1. Chan Chan – Peru

Construções de barro

Construído no ano de 850, na costa noroeste do Peru, Chan Chan foi a capital do reino de Chimú antes da ascensão do império inca, no século 15. Foi a maior cidade da América pré-colombiana, com divisões em palácios e cidadelas autônomas que mostravam a estratégia política e o rigor social da época.

Porém, a cidade é naturalmente frágil, já que foi construída de barro. Fenômenos como o El Niño ajudam a acelerar o processo de erosão do local, que também sofre com práticas agrícolas ilegais em seu entorno.

2. Timbutku – Mali

Al-Qaeda ameaça derrubar o que eles chamam de ídolos religiosos
Al-Qaeda ameaça derrubar o que eles chamam de ídolos religiosos

No centro da cidade de Timbutku, no Mali, encontram-se 3 mesquitas e 16 mausoléus que formam um dos primeiros lugares sagrados para o islamismo na África.

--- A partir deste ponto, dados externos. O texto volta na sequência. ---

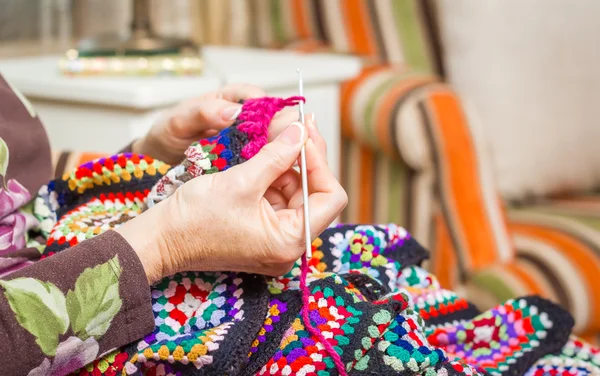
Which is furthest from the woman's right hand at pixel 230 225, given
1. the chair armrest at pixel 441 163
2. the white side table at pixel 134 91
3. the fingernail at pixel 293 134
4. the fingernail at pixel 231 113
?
the chair armrest at pixel 441 163

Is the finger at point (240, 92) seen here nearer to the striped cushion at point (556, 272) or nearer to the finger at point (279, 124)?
the finger at point (279, 124)

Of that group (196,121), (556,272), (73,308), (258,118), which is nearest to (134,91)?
(196,121)

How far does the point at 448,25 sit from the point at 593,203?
0.50 meters

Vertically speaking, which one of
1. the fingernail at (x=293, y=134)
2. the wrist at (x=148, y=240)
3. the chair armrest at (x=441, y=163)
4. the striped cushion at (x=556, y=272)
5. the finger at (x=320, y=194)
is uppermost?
the fingernail at (x=293, y=134)

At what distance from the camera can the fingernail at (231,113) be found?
64cm

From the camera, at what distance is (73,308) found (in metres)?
0.49

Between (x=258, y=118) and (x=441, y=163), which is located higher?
(x=258, y=118)

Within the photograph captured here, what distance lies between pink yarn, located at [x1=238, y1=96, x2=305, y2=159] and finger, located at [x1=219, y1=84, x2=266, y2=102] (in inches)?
1.8

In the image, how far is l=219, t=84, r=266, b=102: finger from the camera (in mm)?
668

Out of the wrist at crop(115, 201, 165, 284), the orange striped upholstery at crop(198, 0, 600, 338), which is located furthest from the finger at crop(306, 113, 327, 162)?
the orange striped upholstery at crop(198, 0, 600, 338)

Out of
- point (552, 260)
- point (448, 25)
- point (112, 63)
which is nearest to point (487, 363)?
point (552, 260)

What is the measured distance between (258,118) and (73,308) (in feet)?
0.71

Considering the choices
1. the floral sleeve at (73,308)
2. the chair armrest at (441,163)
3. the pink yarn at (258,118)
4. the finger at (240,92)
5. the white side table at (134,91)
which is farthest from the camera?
the chair armrest at (441,163)

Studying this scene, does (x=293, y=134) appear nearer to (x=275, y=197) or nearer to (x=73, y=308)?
(x=275, y=197)
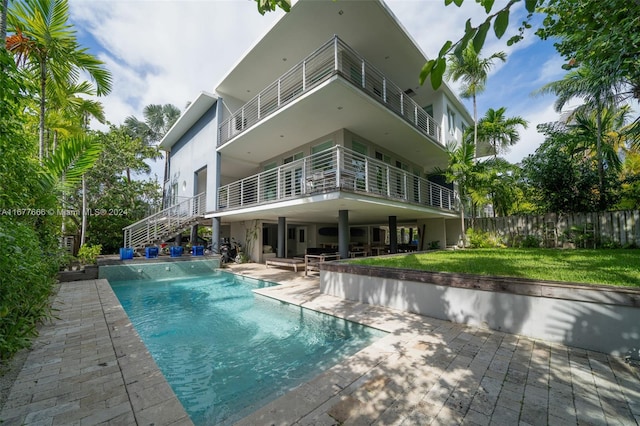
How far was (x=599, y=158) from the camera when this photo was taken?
12.3 metres

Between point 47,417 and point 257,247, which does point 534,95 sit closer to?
point 257,247

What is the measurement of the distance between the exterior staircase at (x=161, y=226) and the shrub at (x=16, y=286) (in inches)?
413

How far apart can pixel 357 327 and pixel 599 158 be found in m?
15.5

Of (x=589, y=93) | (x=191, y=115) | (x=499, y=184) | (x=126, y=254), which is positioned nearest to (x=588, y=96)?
(x=589, y=93)

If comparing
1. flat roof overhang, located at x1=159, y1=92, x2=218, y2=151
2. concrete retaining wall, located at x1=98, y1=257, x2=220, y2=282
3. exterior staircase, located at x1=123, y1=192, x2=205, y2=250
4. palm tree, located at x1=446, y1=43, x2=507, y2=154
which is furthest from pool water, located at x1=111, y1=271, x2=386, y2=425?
palm tree, located at x1=446, y1=43, x2=507, y2=154

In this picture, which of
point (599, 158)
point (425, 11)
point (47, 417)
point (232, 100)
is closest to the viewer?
point (47, 417)

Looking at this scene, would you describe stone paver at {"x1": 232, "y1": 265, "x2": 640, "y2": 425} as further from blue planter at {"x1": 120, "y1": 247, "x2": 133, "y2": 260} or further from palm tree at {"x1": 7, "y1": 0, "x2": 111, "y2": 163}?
blue planter at {"x1": 120, "y1": 247, "x2": 133, "y2": 260}

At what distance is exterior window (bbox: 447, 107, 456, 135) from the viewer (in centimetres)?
1566

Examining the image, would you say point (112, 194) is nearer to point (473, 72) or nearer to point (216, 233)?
point (216, 233)

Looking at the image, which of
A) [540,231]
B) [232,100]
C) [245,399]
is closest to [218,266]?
[232,100]

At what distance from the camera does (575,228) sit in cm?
1187

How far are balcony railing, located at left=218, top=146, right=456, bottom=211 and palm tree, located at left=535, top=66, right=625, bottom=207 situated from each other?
6409 mm

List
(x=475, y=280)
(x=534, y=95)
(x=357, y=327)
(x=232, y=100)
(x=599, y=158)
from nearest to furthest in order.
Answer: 1. (x=475, y=280)
2. (x=357, y=327)
3. (x=599, y=158)
4. (x=232, y=100)
5. (x=534, y=95)

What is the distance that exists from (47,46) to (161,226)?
1024 centimetres
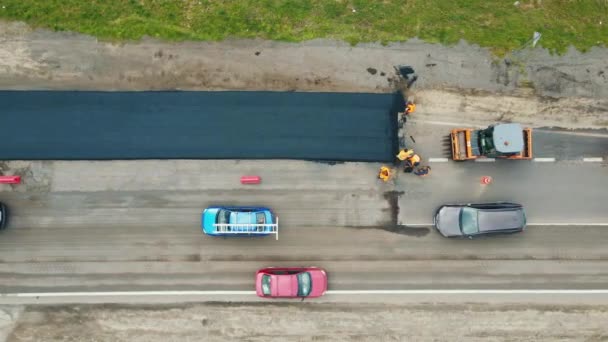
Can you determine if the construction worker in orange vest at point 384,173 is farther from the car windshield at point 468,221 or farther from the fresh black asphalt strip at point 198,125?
the car windshield at point 468,221

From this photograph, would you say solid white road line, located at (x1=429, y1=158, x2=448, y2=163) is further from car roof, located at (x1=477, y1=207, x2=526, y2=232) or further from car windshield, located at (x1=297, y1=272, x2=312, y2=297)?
car windshield, located at (x1=297, y1=272, x2=312, y2=297)

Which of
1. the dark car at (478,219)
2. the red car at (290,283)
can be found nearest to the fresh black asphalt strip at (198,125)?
the dark car at (478,219)

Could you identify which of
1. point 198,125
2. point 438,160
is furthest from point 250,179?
point 438,160

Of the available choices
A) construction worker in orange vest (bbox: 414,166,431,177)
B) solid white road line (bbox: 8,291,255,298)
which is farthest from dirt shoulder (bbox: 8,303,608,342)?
construction worker in orange vest (bbox: 414,166,431,177)

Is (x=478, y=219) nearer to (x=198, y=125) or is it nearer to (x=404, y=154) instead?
(x=404, y=154)

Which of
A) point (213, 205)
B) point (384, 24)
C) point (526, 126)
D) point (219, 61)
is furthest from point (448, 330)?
point (219, 61)

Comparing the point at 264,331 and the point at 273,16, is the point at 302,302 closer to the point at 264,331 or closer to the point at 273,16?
the point at 264,331

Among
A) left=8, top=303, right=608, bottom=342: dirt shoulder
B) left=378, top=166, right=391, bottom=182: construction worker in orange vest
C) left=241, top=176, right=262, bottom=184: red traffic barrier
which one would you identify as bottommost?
left=8, top=303, right=608, bottom=342: dirt shoulder
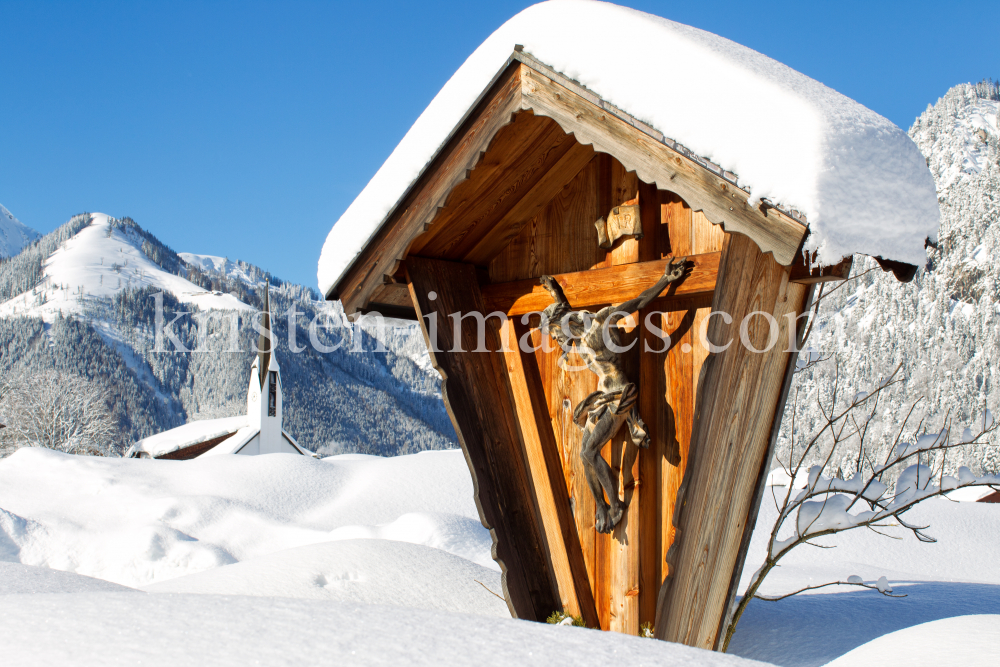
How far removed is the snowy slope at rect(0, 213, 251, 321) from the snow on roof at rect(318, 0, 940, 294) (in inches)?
5106

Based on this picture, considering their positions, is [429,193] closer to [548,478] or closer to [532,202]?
[532,202]

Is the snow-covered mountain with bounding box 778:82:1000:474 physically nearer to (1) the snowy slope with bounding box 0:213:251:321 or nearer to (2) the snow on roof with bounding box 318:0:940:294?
(2) the snow on roof with bounding box 318:0:940:294

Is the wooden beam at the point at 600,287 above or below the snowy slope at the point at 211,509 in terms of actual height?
above

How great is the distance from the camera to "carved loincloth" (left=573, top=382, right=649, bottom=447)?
349cm

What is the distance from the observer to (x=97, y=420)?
121ft

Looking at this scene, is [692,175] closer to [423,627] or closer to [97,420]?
[423,627]

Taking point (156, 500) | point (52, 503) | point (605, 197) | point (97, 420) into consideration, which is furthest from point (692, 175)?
point (97, 420)

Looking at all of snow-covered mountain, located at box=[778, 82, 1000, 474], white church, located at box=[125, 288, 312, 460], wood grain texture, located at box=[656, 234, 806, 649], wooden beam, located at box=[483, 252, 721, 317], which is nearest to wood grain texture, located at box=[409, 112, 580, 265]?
wooden beam, located at box=[483, 252, 721, 317]

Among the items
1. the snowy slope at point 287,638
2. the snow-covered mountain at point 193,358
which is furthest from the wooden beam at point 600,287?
the snow-covered mountain at point 193,358

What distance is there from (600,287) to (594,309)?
0.14 m

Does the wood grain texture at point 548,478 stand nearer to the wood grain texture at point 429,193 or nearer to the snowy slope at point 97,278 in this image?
the wood grain texture at point 429,193

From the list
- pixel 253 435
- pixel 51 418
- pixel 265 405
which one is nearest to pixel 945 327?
pixel 265 405

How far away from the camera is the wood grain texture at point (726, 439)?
2.99m

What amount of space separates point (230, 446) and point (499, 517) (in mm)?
35440
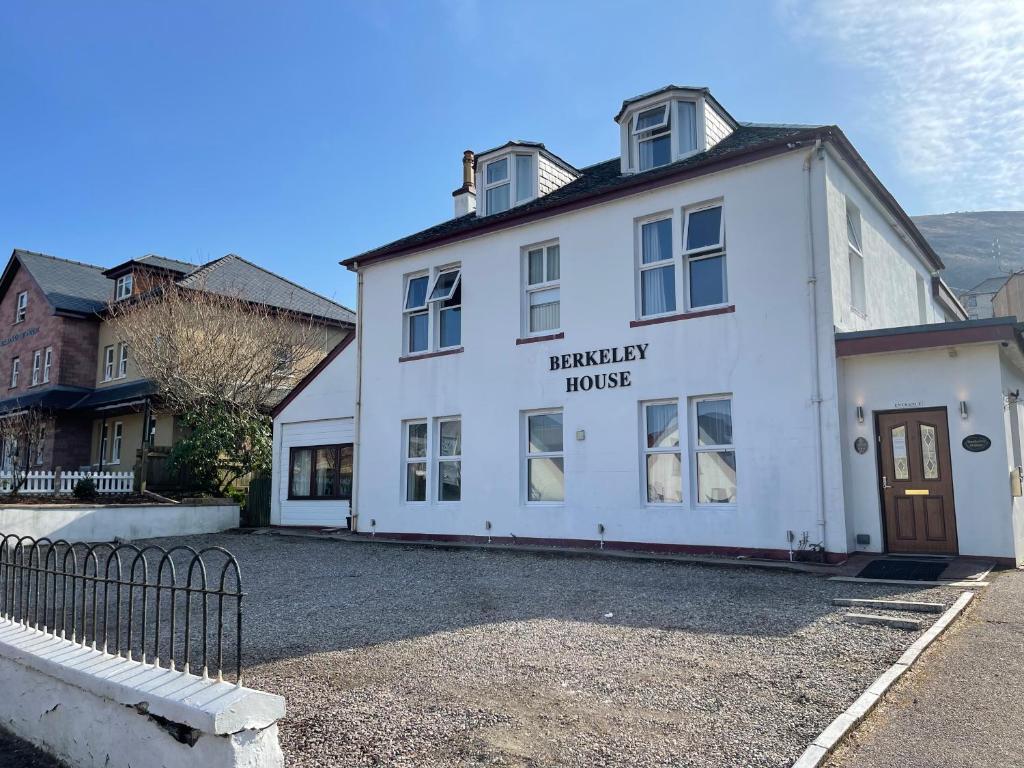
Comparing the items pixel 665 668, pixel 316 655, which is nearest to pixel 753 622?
pixel 665 668

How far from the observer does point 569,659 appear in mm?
6367

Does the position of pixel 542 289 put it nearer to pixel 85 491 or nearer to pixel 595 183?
pixel 595 183

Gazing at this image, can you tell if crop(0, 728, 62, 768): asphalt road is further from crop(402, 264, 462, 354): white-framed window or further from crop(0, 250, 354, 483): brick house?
crop(0, 250, 354, 483): brick house

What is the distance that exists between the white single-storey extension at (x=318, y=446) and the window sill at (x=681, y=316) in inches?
307

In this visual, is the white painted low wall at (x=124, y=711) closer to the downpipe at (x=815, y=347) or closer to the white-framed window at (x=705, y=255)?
the downpipe at (x=815, y=347)

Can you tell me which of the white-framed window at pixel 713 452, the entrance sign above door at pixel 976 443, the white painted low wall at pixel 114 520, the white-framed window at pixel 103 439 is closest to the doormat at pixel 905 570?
the entrance sign above door at pixel 976 443

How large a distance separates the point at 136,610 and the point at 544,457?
7.43 m

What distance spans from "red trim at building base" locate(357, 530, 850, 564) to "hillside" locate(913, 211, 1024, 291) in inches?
5569

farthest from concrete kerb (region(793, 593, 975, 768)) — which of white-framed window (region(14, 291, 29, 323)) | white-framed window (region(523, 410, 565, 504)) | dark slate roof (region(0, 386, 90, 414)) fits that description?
white-framed window (region(14, 291, 29, 323))

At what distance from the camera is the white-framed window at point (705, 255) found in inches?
503

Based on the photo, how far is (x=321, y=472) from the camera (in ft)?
61.8

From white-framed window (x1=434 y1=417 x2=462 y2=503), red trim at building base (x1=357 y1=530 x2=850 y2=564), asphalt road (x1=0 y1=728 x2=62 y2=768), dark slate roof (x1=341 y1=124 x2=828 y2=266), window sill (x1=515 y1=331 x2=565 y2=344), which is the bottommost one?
asphalt road (x1=0 y1=728 x2=62 y2=768)

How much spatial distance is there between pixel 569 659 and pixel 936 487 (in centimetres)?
752

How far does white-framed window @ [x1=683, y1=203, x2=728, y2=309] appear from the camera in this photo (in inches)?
503
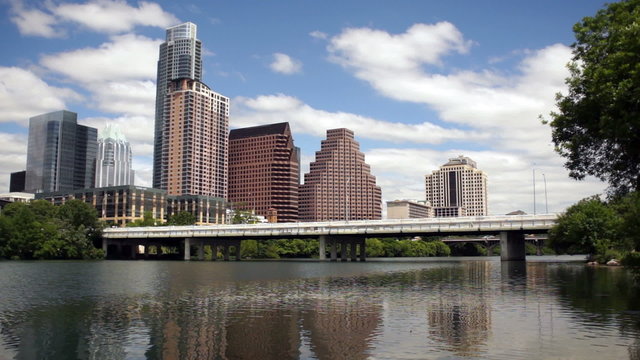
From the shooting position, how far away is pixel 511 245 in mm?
143250

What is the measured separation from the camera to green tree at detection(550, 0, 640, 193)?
34.2m

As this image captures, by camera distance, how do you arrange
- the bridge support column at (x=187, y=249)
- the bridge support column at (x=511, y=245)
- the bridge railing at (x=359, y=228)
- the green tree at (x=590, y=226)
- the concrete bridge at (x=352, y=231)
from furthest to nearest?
1. the bridge support column at (x=187, y=249)
2. the bridge support column at (x=511, y=245)
3. the concrete bridge at (x=352, y=231)
4. the bridge railing at (x=359, y=228)
5. the green tree at (x=590, y=226)

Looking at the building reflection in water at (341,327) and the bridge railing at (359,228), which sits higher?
the bridge railing at (359,228)

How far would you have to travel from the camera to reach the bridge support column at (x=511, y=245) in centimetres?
14050

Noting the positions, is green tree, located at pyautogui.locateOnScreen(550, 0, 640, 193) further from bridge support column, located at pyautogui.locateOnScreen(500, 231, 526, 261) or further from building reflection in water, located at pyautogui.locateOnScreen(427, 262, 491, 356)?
bridge support column, located at pyautogui.locateOnScreen(500, 231, 526, 261)

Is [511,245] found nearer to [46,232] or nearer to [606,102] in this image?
[606,102]

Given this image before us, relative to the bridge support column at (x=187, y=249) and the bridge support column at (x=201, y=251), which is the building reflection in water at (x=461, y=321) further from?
the bridge support column at (x=201, y=251)

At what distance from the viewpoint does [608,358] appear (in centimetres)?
2205

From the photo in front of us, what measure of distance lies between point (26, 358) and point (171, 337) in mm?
6415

Eles se tornaram patrimônio da humanidade por conta de sua história, sua importância religiosa e sua arquitetura.

Porém, grupos radicais como o Al-Qaeda são contra esse tipo de idolatria religiosa, ameaçando destruir deliberadamente qualquer símbolo com essas características. Desde 2012, cresce a tensão de que aconteça com esse templo religioso a mesma tragédia que atingiu os Budas de Bamian, esculpidos em pedra no Afeganistão e bombardeados pelo Talibã.

3. Parque Nacional Simien – Etiópia

Grande acúmulo de gado prejudica a fauna e a flora locais
Grande acúmulo de gado prejudica a fauna e a flora locais

Com montanhas deslumbrantes e vales escarpados sensacionais, o Parque Nacional Simien, na Etiópia, é lar de uma grande variedade de animais selvagens raros. Porém, a expansão agrícola desenfreada, o acúmulo excessivo de gados e o esgotamento dos recursos naturais estão causando um grande impacto na região. Flora e fauna estão ficando cada vez mais escassas, em uma situação com poucas chances de reversão natural.

4. Barreira de Corais – Belize

Grande Buraco Azul é uma das maiores atrações turísticas de Belize
Grande Buraco Azul é uma das maiores atrações turísticas de Belize

A maior barreira de corais do Hemisfério Norte (e segunda maior do mundo) fica em Belize, tem cerca de 300 quilômetros de extensão e concentra uma vida marinha surpreendente. Além disso, uma floresta de mangue, grandes lagoas e o Grande Buraco Azul, com mais de 120 metros de profundidade, formam um espetáculo aos visitantes.

O problema é que o turismo na região está desenfreado. Estima-se que mais de 40% dos corais já sofreram danos irreparáveis desde 1998. A pesca, a poluição oceânica e a perfuração de poços de petróleo ameaçam essa beleza natural. Para piorar, grandes furacões, causados por mudanças climáticas, também contribuem para desolar ainda mais o local.

5. Damasco – Síria

Após reforma, Catedral Bagrati está bem descaracterizada em comparação ao que era no passado
Após reforma, Catedral Bagrati está bem descaracterizada em comparação ao que era no passado

A cidade de Damasco, capital da Síria, é a mais antiga do mundo ainda com habitantes. Também chamada de “capital cultural das arábias”, Damasco tem uma história de mais de 11 mil anos!

Porém, constantes conflitos na região, principalmente com destruição de patrimônios mundiais pelo Estado Islâmico, colocam Damasco com grande possibilidade de se tornar uma cidade fantasma. Diversos morteiros e bombardeios estão alterando a paisagem da região, danificando construções milenares e “expulsando” habitantes que não querem sofrer com os horrores da guerra.

6. Parque Nacional de Virunga – Congo

Primeiro parque nacional da África sofre com o desenvolvimento descontrolado
Primeiro parque nacional da África sofre com o desenvolvimento descontrolado

Virunga é o primeiro parque nacional de toda a África, mas, mesmo assim, sofre com o desmatamento e a caça ilegal. Isso se acentuou ainda mais depois de 1994, quando Ruanda, país vizinho ao Congo, sofreu uma grande guerra civil que criou um fluxo enorme de refugiados que se esconderam em Virunga.

7. Forte Portobelo – Panamá

Falta de conservação ameaça a história do Panamá
Falta de conservação ameaça a história do Panamá

As ruínas do Forte Portobelo são fascinantes por seguirem a arquitetura militar espanhola do final do século 17. Elas podem ajudar a contar a história da colonização do país e o seu impacto na estrutura e na transformação da região. Porém, elas estão praticamente abandonadas pelo poder público, com falta de manutenção periódica que faz com que grandes estragos se acentuem ainda mais.